Keith Urban – Wasted Time

Song of the winter, for our friends in the southern hemisphere…


Alfred Soto: “Summer of ’69” with banjo and slower, plus an electronic sheen. He wants to sound urgent — hell, I want to sound urgent after loving the shit-hot banjo he injected into a Jason Derulo album track which also featured Stevie Wonder — but as usual with Keith Urban he puts the urgency into his guitar and his indolence into vocals.

Jonathan Bogart: The cool youth pastor puts his baseball cap on backwards and obliquely acknowledges that he’s had sex.

Cassy Gress: I hear somebody’s summer, but it’s not mine; it’s that “real American summer” (or Australian, I guess) of cutoff jean shorts and cans of beer and pickup trucks on dusty roads. The sky sounds a little bigger and bluer here than it usually does, though.

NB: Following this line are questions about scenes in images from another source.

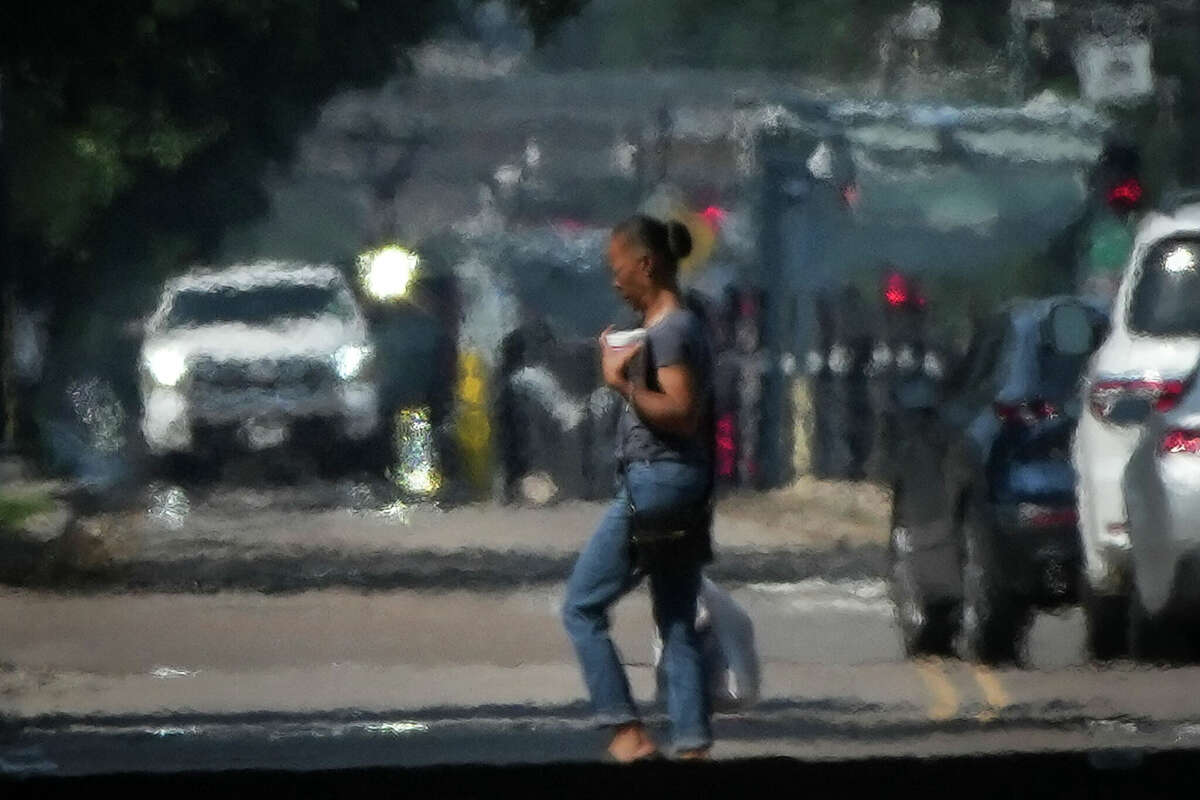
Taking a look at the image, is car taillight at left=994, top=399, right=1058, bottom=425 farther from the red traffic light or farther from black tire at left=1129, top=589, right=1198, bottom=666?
the red traffic light

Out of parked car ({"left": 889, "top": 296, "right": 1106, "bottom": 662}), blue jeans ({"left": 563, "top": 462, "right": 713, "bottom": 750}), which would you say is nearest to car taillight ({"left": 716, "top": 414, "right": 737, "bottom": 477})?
parked car ({"left": 889, "top": 296, "right": 1106, "bottom": 662})

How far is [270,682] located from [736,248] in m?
9.75

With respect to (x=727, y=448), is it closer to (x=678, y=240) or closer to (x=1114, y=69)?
(x=1114, y=69)

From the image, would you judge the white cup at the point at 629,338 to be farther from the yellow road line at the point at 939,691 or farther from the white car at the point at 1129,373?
the white car at the point at 1129,373

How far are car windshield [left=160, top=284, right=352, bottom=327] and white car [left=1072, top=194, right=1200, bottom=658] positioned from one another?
11074 mm

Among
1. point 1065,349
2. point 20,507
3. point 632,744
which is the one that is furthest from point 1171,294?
point 20,507

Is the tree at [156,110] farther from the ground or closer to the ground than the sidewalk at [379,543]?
farther from the ground

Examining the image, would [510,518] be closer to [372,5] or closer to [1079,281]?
[372,5]

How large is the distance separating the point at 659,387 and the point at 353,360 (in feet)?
43.6

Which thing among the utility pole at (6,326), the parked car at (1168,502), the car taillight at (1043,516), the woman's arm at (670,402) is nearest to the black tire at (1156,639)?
the parked car at (1168,502)

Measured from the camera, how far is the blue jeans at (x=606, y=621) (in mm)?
9445

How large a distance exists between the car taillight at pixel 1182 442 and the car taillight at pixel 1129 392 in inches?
11.8

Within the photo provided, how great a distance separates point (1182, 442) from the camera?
443 inches

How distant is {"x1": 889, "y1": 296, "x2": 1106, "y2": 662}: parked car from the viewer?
12.3 meters
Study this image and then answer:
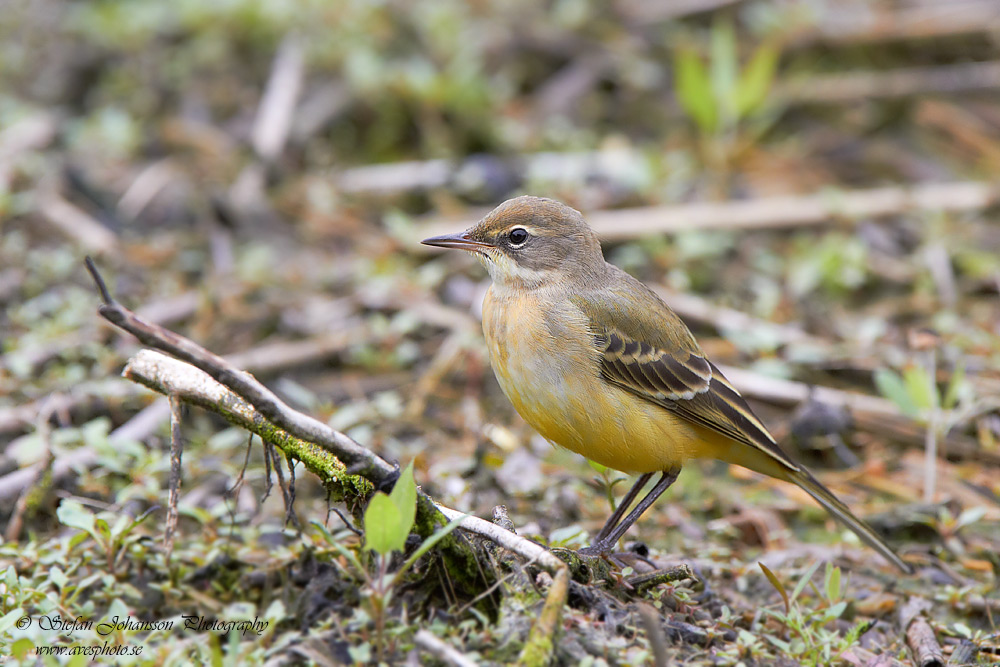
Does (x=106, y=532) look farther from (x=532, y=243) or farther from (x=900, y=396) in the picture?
(x=900, y=396)

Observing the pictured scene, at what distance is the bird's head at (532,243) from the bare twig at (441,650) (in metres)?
2.58

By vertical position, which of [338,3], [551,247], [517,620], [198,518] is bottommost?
[198,518]

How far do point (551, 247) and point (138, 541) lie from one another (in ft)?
8.90

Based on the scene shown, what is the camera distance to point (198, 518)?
479 centimetres

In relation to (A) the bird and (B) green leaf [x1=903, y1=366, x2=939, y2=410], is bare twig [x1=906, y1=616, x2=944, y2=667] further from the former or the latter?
(B) green leaf [x1=903, y1=366, x2=939, y2=410]

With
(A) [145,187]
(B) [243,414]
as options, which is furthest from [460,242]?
(A) [145,187]

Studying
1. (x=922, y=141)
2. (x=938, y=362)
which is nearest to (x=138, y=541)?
(x=938, y=362)

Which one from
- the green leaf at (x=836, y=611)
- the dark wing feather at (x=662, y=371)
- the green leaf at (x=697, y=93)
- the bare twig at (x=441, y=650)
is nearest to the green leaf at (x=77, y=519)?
the bare twig at (x=441, y=650)

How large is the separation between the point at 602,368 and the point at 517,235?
1.03m

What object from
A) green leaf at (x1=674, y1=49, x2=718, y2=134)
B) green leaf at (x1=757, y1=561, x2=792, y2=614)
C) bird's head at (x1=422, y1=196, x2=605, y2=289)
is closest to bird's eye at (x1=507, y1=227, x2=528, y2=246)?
bird's head at (x1=422, y1=196, x2=605, y2=289)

Brad Shoup: How good is it when you can sing along to a tune about singalongs? Urban rockets into the chorus with a freaky relish; Greg Wells adds a trailing hiss. The bridge is biffed — he implies a rhyme that ain’t there — but his banjo work rings like funky reveille.

Juana Giaimo: Keith Urban doesn’t seem to be so worried about the best days of his life being already in the past and decided instead to release an upbeat and even refreshing song thanks to the synths. But then a banjo solo appears. 

Scott Mildenhall: There’s theft, there’s homage and then there’s metatextuality. On one level “Wasted Time” may be barefacedly ripping off “Baba O’Riley”, but on another, barely perceptible one, it’s unpinning it. Banjo breakdowns break down the self-seriousness of Daltrey and co. in the most incisive musical music criticism since the Pet Shop Boys did U2, presenting wasteland as something cool to drive through, and wasted time as something to wish you still had. And did The Who have the foresight to rip off “I Want You” by Savage Garden as well?

Patrick St. Michel: I think there’s a decent banjo-pickin’ number buried under that electric sheen, but “Wasted Time” ultimately sounds like the Country Bear Jamboree in 4D.

Anthony Easton: Weirdly, one of the advantages of the recent R&B crossovers is that they are very carefully selected to work with the vocal skills of the artists, and they have a weird commitment to an almost underproduced quality. This is a complete failure, because Urban’s voice strains against the production, and the production itself has too much going on. When you listen to something like Thomas Rhett’s “Crash and Burn,” it might be a bit blasphemous that he uses Sam Cooke, but you know why he does, and he raids so well. This one doesn’t even have the elegance of slight blasphemy.